Spatial question records:

************

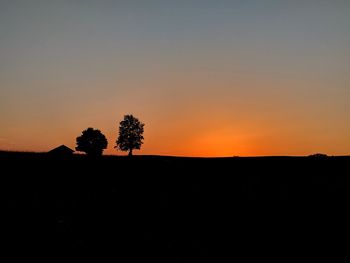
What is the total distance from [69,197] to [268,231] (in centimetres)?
725

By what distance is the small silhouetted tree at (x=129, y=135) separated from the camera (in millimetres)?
75438

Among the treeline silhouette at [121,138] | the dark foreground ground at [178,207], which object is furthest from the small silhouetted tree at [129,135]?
the dark foreground ground at [178,207]

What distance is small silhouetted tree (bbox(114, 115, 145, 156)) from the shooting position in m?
75.4

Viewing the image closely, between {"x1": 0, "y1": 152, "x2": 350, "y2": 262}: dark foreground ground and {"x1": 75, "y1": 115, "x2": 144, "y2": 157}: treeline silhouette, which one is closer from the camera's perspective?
{"x1": 0, "y1": 152, "x2": 350, "y2": 262}: dark foreground ground

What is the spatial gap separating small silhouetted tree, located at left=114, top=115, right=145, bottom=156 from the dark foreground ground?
61209 millimetres

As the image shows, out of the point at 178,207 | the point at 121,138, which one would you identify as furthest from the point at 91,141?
the point at 178,207

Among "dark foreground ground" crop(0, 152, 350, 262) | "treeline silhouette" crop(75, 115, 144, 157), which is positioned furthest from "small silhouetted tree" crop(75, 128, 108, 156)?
"dark foreground ground" crop(0, 152, 350, 262)

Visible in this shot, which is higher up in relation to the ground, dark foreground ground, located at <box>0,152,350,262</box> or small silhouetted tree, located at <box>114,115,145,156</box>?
small silhouetted tree, located at <box>114,115,145,156</box>

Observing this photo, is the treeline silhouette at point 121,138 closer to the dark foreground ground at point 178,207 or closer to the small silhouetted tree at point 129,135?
the small silhouetted tree at point 129,135

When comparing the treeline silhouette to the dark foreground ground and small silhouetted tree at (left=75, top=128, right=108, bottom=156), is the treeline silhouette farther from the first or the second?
the dark foreground ground

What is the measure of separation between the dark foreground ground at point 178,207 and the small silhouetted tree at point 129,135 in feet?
201

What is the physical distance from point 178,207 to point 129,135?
65970mm

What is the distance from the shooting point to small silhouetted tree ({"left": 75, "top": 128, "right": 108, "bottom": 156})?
243ft

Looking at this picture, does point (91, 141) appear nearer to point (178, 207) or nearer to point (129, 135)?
point (129, 135)
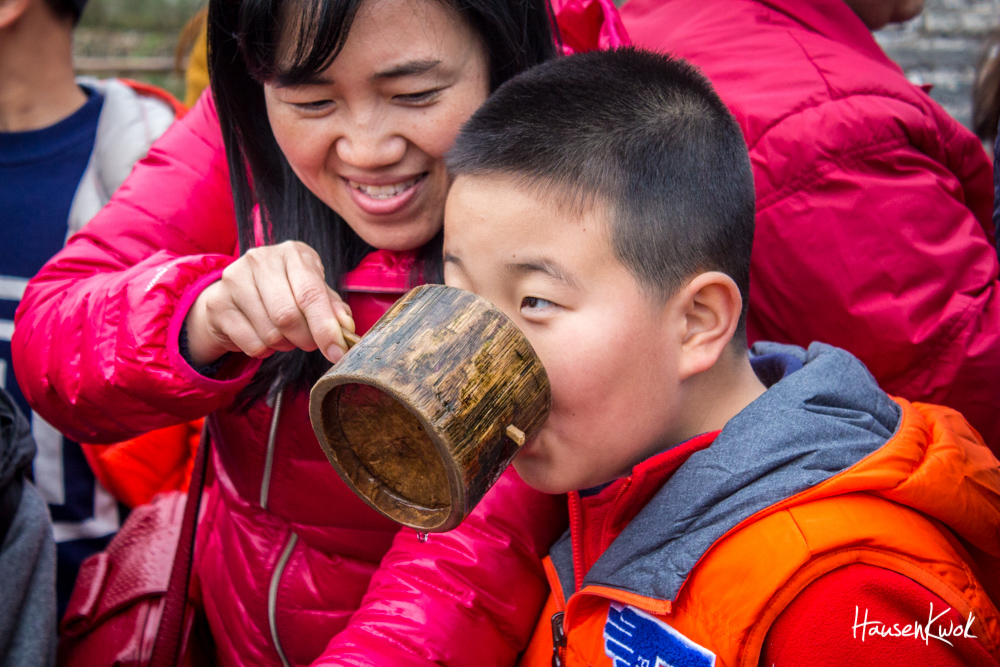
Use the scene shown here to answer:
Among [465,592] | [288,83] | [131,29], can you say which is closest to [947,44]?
[288,83]

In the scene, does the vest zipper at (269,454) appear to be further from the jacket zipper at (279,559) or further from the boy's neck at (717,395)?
the boy's neck at (717,395)

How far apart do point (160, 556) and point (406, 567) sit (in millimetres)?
851

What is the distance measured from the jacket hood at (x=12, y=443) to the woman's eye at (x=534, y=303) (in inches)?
51.1

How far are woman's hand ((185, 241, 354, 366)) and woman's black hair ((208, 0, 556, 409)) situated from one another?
0.35 m

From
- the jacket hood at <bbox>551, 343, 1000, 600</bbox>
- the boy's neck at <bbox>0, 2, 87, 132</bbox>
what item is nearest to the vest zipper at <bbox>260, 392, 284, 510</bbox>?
the jacket hood at <bbox>551, 343, 1000, 600</bbox>

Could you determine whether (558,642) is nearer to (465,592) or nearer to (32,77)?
(465,592)

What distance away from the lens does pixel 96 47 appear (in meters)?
8.49

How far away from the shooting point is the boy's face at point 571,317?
1.25 meters

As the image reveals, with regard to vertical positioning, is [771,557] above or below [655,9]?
below

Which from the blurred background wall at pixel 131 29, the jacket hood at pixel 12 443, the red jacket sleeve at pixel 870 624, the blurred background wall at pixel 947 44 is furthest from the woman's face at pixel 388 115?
the blurred background wall at pixel 131 29

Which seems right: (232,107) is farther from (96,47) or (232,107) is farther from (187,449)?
(96,47)

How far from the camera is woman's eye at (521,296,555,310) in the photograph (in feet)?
4.15

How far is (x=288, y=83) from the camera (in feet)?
5.07

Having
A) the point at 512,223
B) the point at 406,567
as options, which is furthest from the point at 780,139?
the point at 406,567
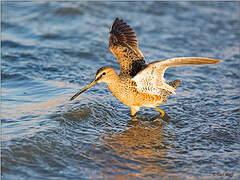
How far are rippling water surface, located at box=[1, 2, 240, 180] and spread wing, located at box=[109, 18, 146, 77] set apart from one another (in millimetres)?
722

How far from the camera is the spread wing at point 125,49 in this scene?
205 inches

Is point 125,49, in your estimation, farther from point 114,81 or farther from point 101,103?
point 101,103

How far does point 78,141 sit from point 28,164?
73 cm

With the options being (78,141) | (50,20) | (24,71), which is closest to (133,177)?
(78,141)

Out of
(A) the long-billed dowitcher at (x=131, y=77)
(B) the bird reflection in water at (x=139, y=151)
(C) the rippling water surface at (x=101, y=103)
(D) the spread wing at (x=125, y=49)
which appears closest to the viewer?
(B) the bird reflection in water at (x=139, y=151)

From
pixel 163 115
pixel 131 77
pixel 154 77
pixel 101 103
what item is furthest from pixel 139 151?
pixel 101 103

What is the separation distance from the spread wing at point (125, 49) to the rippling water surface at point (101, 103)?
2.37 ft

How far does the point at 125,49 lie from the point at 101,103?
2.86ft

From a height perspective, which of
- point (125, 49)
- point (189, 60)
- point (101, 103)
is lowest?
point (101, 103)

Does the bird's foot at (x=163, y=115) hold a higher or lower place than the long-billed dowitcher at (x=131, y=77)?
lower

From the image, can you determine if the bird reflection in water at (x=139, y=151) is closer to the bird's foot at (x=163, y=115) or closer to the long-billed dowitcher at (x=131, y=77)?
the bird's foot at (x=163, y=115)

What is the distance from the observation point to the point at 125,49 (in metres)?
5.43

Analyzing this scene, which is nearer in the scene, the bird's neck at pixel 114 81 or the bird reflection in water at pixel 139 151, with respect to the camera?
the bird reflection in water at pixel 139 151

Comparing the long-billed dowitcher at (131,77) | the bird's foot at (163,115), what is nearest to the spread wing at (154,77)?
the long-billed dowitcher at (131,77)
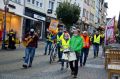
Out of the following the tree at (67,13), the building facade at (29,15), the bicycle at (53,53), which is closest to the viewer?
the bicycle at (53,53)

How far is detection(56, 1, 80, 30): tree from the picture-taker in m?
52.8

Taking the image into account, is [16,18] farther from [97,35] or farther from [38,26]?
[97,35]

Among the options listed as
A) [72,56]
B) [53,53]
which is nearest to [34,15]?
[53,53]

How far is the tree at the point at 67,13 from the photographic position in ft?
173

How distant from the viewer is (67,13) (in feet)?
177

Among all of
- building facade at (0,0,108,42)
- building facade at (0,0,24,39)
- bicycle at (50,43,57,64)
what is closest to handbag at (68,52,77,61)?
bicycle at (50,43,57,64)

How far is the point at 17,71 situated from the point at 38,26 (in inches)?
1307

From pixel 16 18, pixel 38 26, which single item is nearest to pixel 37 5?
pixel 38 26

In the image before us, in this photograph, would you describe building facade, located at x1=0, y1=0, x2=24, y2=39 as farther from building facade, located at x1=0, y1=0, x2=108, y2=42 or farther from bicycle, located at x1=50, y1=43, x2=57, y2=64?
bicycle, located at x1=50, y1=43, x2=57, y2=64

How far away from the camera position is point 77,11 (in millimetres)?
56000

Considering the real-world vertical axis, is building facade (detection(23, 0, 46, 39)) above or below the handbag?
above

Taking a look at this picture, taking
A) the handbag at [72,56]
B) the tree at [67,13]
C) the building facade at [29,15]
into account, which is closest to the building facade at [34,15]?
the building facade at [29,15]

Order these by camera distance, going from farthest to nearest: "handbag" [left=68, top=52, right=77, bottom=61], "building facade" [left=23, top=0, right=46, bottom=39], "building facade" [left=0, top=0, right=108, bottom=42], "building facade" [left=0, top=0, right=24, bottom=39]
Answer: "building facade" [left=23, top=0, right=46, bottom=39]
"building facade" [left=0, top=0, right=108, bottom=42]
"building facade" [left=0, top=0, right=24, bottom=39]
"handbag" [left=68, top=52, right=77, bottom=61]

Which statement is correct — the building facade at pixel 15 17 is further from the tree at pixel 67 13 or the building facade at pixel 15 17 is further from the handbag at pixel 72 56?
the handbag at pixel 72 56
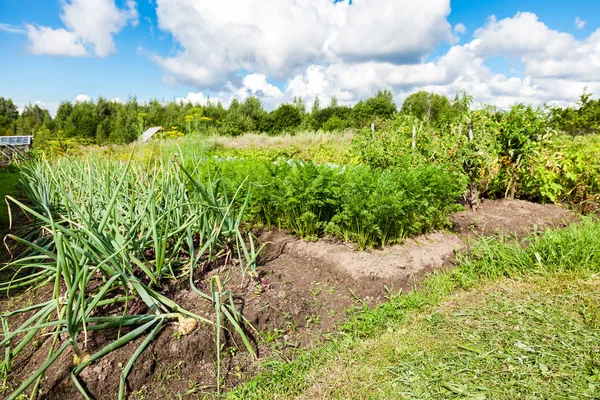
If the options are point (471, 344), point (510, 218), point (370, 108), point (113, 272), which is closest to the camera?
point (113, 272)

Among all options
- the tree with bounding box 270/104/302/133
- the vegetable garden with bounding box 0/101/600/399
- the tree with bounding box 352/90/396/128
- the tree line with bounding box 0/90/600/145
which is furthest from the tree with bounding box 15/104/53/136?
the vegetable garden with bounding box 0/101/600/399

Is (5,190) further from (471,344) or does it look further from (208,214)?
(471,344)

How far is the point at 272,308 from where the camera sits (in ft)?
8.76

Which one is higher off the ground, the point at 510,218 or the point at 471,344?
the point at 510,218

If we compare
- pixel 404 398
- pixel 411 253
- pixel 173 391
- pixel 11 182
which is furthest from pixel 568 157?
pixel 11 182

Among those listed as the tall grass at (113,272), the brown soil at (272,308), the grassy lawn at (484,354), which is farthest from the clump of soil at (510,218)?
the tall grass at (113,272)

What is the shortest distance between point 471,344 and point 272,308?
1353 mm

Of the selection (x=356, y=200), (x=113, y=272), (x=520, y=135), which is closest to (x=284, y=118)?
(x=520, y=135)

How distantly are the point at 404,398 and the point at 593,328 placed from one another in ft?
4.82

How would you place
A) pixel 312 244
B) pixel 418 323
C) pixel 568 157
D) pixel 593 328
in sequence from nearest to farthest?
pixel 593 328, pixel 418 323, pixel 312 244, pixel 568 157

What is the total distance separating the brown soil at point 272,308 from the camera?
82.7 inches

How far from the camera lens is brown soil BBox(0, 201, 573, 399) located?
210 cm

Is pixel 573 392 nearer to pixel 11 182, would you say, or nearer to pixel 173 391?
pixel 173 391

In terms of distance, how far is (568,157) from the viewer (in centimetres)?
543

************

● REQUIRED WORK
Repeat word for word the lines starting with the one that contains "How far from the camera lens" and running through the end of the rows above.

● EXERCISE SOLUTION
How far from the camera lens is brown soil BBox(0, 201, 573, 399) located?
210 cm

Is pixel 573 392 nearer to pixel 11 182, would you say, or nearer to pixel 173 391?
pixel 173 391

In terms of distance, how far is (568,157) from the viewer (in centimetres)?
543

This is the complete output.